A space in Vanity Court Arcade on Thomas Street was available, and Margaret bought it.
“It was a quiet arcade,” she said.
“It’s much, much smaller than I had before. I had a huge shop over there.
“My line of business has changed because I don’t have the walking past trade anymore.”
But she’s established Lavender Lace as a specialty fitter for “the fuller figure” up to size 32 and for women touched by breast cancer.
“There’s not many people who want to do (breast cancer fittings),” she said.
“A new client takes you anywhere from half an hour to an hour to fit.
“You’ve got to adjust and measure.
“I give them a week to go home, have a good look at it themselves, and then I’m happy to change it over.
“I ring them in a week and I write exactly what they say when I ring them on their file.

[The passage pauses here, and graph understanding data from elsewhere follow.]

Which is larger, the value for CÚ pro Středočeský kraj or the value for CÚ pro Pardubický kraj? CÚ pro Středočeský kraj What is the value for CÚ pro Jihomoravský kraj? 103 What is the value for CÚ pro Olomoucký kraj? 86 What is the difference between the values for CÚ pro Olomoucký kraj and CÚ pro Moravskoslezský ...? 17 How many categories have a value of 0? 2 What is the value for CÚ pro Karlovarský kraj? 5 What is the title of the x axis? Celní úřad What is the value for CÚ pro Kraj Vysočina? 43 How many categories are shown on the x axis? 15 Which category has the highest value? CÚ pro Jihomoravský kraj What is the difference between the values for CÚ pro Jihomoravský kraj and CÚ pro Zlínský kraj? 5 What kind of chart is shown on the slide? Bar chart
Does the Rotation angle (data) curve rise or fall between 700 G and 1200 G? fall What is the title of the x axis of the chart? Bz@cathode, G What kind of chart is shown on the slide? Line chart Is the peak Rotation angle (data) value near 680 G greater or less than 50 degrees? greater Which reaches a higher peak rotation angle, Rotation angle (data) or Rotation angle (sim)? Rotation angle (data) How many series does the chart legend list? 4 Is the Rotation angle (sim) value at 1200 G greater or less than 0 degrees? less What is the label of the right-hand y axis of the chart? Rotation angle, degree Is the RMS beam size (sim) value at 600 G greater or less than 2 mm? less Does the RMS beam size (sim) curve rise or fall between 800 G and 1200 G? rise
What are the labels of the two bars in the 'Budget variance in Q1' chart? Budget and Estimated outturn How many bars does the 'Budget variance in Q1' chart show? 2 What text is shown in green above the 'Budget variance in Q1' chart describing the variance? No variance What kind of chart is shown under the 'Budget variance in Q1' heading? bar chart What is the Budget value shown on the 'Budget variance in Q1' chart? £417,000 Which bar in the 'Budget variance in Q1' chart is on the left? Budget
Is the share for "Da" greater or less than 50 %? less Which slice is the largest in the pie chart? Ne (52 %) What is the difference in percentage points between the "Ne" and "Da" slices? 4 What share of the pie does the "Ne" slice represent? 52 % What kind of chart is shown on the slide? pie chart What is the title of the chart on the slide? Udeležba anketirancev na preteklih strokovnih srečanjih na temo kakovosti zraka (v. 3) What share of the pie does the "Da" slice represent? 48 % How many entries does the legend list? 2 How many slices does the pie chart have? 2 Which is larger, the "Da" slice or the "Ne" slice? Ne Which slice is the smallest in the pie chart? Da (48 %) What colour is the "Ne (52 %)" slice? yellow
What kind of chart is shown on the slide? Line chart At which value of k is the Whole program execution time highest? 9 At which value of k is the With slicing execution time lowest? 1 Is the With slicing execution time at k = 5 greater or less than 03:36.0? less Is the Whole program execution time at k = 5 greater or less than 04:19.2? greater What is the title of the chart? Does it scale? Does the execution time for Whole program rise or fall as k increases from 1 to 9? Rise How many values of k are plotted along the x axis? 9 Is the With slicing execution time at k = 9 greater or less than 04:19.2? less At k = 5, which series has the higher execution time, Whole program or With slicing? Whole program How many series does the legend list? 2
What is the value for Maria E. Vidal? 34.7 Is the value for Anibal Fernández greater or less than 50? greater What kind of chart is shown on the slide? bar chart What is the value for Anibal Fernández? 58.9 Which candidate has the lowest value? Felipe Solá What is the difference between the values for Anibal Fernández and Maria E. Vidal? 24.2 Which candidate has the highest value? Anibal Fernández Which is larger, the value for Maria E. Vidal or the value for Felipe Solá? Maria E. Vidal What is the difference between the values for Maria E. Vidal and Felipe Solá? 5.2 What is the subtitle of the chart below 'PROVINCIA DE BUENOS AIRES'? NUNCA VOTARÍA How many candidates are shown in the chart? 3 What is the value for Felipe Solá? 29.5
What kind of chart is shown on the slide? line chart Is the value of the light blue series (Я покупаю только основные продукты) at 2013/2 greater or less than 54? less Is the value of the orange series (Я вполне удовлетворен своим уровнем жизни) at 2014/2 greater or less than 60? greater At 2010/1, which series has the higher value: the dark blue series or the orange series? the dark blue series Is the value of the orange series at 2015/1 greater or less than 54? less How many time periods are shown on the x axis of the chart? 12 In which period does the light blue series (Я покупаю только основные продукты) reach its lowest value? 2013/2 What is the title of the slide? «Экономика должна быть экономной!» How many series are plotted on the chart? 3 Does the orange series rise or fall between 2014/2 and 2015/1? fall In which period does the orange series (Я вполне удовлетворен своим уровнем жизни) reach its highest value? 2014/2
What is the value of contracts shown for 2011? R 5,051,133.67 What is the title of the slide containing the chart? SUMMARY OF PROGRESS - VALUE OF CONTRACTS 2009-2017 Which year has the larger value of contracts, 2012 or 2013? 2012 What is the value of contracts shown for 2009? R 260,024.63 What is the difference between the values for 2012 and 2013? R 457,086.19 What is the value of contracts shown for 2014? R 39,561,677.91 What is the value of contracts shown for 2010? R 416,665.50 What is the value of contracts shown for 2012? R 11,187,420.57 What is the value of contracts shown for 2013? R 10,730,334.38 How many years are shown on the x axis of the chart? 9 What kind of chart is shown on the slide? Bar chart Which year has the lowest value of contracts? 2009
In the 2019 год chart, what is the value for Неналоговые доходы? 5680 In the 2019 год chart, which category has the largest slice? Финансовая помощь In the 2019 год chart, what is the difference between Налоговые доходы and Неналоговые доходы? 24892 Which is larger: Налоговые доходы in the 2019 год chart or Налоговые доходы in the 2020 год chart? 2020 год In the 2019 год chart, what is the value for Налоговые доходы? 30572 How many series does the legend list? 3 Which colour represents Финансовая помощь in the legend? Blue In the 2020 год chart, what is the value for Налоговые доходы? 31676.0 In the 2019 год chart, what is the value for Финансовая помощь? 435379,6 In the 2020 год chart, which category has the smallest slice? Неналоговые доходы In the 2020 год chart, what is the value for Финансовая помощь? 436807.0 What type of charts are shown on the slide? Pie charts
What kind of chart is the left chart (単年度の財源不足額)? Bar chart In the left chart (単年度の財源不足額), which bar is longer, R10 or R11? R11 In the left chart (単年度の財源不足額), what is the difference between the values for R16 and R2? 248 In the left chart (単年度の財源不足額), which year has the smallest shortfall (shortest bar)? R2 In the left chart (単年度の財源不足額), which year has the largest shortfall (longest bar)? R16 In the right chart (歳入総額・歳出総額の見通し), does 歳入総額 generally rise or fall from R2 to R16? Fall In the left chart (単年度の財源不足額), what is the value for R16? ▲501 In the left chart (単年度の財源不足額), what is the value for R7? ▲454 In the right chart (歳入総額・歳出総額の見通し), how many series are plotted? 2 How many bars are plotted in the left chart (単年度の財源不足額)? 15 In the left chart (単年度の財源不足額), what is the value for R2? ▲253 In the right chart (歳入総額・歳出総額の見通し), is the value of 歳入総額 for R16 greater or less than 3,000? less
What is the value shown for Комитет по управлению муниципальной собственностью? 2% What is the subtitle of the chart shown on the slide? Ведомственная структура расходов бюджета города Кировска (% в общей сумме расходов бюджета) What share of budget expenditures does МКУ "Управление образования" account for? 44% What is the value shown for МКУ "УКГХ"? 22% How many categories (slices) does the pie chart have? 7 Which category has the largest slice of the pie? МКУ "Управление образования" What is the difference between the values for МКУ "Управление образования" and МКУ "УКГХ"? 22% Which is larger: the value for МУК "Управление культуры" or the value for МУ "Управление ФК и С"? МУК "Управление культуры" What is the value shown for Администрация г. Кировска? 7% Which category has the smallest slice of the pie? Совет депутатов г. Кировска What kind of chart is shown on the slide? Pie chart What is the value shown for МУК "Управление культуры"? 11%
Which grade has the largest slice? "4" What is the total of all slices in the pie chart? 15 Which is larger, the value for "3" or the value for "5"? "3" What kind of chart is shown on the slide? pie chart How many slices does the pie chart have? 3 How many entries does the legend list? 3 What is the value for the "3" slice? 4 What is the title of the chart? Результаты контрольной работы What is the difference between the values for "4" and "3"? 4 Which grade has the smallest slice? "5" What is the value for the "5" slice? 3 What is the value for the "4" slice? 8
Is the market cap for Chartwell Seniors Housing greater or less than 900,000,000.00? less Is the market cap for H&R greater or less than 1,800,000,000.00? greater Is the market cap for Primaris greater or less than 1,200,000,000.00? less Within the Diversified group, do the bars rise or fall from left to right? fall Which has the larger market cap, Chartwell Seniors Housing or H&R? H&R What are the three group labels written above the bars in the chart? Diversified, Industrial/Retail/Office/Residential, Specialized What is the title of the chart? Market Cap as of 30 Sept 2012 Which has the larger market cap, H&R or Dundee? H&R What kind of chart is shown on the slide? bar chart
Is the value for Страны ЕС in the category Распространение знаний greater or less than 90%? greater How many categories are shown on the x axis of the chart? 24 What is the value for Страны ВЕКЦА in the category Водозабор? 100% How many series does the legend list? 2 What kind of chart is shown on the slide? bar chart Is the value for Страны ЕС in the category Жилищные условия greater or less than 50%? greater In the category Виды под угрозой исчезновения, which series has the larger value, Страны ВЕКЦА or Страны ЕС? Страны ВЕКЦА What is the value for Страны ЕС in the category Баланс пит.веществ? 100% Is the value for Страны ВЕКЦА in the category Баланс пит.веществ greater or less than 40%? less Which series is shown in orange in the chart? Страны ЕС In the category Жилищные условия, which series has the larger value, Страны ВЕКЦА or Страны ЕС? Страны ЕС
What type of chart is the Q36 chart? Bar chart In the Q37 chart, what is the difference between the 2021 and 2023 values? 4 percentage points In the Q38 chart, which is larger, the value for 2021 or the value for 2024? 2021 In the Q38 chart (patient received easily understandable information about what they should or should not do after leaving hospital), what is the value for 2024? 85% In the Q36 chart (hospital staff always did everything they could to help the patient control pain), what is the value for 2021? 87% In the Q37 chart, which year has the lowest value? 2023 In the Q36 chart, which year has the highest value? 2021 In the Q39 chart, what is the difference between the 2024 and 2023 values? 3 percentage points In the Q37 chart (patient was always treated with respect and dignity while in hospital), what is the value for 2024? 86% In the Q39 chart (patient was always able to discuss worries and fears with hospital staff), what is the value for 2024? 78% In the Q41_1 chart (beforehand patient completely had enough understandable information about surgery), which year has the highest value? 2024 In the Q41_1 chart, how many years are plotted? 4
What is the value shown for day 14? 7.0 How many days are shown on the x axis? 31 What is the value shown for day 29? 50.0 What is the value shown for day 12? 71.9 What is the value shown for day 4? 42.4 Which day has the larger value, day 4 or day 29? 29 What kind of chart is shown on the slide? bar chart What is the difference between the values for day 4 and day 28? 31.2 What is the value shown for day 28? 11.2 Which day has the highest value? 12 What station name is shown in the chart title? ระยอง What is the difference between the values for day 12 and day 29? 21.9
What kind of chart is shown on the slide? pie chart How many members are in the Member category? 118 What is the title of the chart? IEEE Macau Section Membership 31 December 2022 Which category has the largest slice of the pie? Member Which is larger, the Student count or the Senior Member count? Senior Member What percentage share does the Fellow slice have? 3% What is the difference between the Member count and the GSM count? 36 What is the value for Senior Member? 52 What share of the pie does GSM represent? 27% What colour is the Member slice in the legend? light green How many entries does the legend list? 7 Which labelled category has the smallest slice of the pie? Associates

“Some people, when they come in here, they’re a little bit nervous.
“My daughter had breast cancer.
“I just put myself in their position, how I would feel.
“I want them to be happy and feel completely normal again.
“It’s as rewarding for me as it is for them.”
It’s a service she’s offered since taking on the shop.
“But I only had maybe two a month back then,” she said.
“Now I have anything up to five or six a week.
“They’re very young – 25-year-olds.
“When I first started, they were 70-year-olds.”
Local hospitals refer patients to Margaret, who goes above and beyond to care for them.
“If I find that they’re depressed, I would go to their home afterwards,” she said.
She also has reduced store hours to give her time to travel to nursing homes.
“Some of the dear old ladies can’t get out anymore,” she said.
“I do home visits for prosthesis, too.
“There’s only one of me so it’s a bit hard.”
But Margaret said that running the store kept her active – along with playing tennis on Wednesdays.
“It’s good here. They’re like my friends,” she said.
“They come in here and they tell me all their worries and sometimes I tell them mine, but not too often.
“If I can’t get something I hunt around until I find it for them.”
Margaret was a Dandenong Retail Traders’ Association business woman of the year – though how long ago she can’t remember – and contributes to the Rotary Club of Greater Dandenong, including fund-raising for a chair for chemotherapy treatment at Dandenong Hospital.
She said people travelled from Pakenham, Berwick and Leongatha for her services, and that one regular customer lived in Western Australia.
“She comes over every Christmas to see her mum and she gets eight to 10 bras,” she said.
Another lives in China.
“They were originally with me,” she said.
“When they’ve gone away they do without until they come back.”
Margaret will offer a 20 per cent discount to any customer who mentions this story.